[llvm] r211595 - Pass a unique_ptr<MemoryBuffer> to the constructors in the Binary hierarchy.

Alp Toker alp at nuanti.com
Fri Jul 4 16:51:02 PDT 2014


On 05/07/2014 01:40, Rafael EspĂ­ndola wrote:
>> I want to make sure we consolidate SourceMgr/SourceManager and similar code
>> that might exist in other LLVM subprojects, instead of just adding a new one
>> top-down.
>>
>> We're copying these files multiple times into memory, dozens of megabytes
>> per compilation at times because of the basic limitation that these
>> components are all trying to own the buffer and not able to share it beyond
>> their own lifetime.
>>
>> It's going to take time to get this down and a lot of the requirements will
>> be set by parallelisation of the compilation pipeline, in-memory operation
>> etc. work that has barely begun in the 3.5 series.
> OK, we are talking about different parts of the code. I was thinking
> *only* on changing these object to not own the buffer, ever. That
> looks like a much smaller part. I will take a quicik look to see how
> hard that is.

Yes, holding plain MemoryBuffer pointers will be cool whichever way we 
go, but I hope it's not at the expense of losing lazy bitcode loading.

>
> BTW, do you have a pointer to places in the code where we copy the buffers?
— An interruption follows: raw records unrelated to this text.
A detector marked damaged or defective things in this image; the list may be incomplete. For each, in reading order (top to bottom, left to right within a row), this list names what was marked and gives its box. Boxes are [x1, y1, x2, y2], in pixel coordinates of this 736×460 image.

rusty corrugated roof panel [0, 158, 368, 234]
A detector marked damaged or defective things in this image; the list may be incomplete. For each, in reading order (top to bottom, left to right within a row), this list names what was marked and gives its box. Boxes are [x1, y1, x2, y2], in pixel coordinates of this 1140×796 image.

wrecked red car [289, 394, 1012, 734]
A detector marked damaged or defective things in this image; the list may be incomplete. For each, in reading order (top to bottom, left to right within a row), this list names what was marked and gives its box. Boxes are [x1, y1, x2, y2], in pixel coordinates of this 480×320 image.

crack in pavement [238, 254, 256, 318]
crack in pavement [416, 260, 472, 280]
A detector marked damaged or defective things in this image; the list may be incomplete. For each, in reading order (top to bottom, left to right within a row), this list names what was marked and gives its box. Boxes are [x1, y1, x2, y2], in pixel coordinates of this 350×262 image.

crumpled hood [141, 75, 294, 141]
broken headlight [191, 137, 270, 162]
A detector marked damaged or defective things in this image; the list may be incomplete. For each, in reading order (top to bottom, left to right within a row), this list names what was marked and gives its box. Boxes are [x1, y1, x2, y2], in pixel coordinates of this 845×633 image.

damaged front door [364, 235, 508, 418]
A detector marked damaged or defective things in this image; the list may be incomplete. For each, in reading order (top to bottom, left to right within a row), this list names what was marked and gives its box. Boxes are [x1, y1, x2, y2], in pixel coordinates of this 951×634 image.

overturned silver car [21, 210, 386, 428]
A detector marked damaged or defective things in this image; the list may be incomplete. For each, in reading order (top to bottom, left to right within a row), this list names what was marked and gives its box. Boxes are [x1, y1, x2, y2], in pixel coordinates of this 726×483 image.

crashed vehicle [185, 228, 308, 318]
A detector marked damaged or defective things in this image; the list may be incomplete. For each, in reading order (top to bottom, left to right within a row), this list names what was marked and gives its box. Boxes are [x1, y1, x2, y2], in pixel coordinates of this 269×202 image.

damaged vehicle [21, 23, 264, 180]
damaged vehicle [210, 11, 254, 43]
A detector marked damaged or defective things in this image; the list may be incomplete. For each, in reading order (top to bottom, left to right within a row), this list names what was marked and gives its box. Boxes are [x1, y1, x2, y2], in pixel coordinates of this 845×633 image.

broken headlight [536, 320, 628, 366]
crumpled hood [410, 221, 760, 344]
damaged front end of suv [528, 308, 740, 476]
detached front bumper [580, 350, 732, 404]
*All* places where we share a reference between backend, frontend or 
other code bases currently copy or re-open files.

I've attached a clang patch which fixes a handful of these to share OS 
resources using the new ownership model instead of copying into memory, 
fixing a bunch of FIXMEs in the frontend.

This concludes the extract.